TUGAS YANG DIKERJAKAN >>
1/ Menurut legenda Situ Lengkong, dari mana asal air bening danau tersebut?
2/ Kutip bagian legenda Situ Lengkong mulai dari "Bermula dari Air" sampai dengan "bersih dan suci.".

TEKS YANG DISEDIAKAN >>
• • • •

LEGENDA SITU
LENGKONG (PANJALU)
Bermula dari Air
Sumur Zam-Zam
Situ Lengkong, di daerah Panjalu, Ciamis, adalah danau alam
yang indah dengan airnya yang bening. Namun, di balik keindahan itu, Situ
Lengkong bukan danau biasa. Air yang bening itu berasal dari percikan air Sumur
Zam-Zam Makkah. Pemerintah Kerajaan Panjalu pada masa lalu menetapkan larangan
mengotori telaga ini. Tujuannya agar rakyat Panjalu senantiasa bersih dan suci.
Roda pemerintahan Kerajaan Panjalu dikendalikan raja-raja yang arif dan
bijaksana.
Selain itu, raja-raja Panjalu dikenal memiliki kesaktian
yang tinggi. Riwayat Situ Lengkong sendiri terbentuk pada masa peralihan dari
Sang Prabu Sanghyang Cakradewa ke Prabu Sanghyang Borosngora. Dua raja tersebut
adalah paling termasyhur dalam sejarah Panjalu. Sewaktu di puncak tahta, Prabu
Cakradewa dikenal pula sebagai raja yang lebih mementingkan kerohanian daripada
keduniawian. Tak heran bila rakyat Panjalu hidup aman dan tenteram.

• • • •

Catatan gambar dan pertanyaan >>
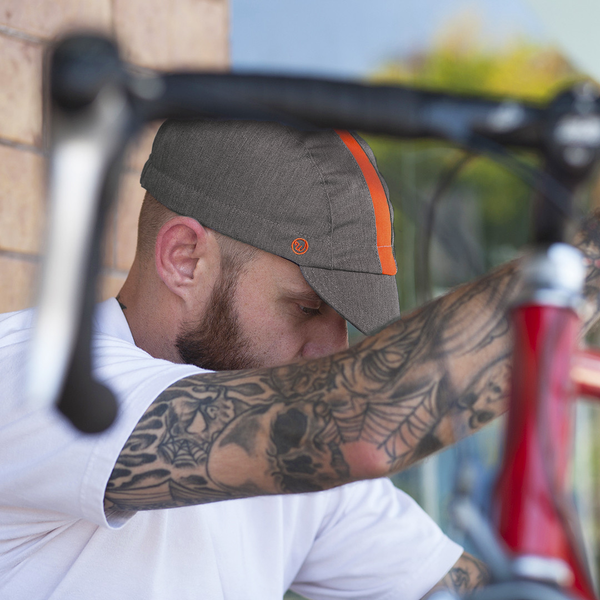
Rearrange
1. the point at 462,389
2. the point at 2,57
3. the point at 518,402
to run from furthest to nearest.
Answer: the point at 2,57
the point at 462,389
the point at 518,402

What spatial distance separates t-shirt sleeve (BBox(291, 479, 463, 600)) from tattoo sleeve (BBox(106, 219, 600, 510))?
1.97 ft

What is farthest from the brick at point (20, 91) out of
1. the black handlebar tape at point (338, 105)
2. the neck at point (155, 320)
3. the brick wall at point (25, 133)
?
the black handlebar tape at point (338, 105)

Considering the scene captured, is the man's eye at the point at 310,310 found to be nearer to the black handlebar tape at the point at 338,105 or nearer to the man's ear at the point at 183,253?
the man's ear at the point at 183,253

• • • •

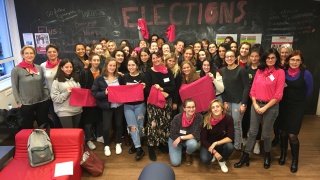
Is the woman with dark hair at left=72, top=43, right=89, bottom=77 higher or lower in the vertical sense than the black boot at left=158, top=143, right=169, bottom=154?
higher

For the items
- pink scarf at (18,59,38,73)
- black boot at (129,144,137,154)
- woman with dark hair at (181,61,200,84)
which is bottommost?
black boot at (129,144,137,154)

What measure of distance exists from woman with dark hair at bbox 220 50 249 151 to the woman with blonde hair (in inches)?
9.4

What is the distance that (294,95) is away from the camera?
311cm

• • • •

JAWABAN TIAP TUGAS >>
1/ Dari percikan air Sumur Zam-Zam Makkah.

2/
Bermula dari Air
Sumur Zam-Zam
Situ Lengkong, di daerah Panjalu, Ciamis, adalah danau alam
yang indah dengan airnya yang bening. Namun, di balik keindahan itu, Situ
Lengkong bukan danau biasa. Air yang bening itu berasal dari percikan air Sumur
Zam-Zam Makkah. Pemerintah Kerajaan Panjalu pada masa lalu menetapkan larangan
mengotori telaga ini. Tujuannya agar rakyat Panjalu senantiasa bersih dan suci.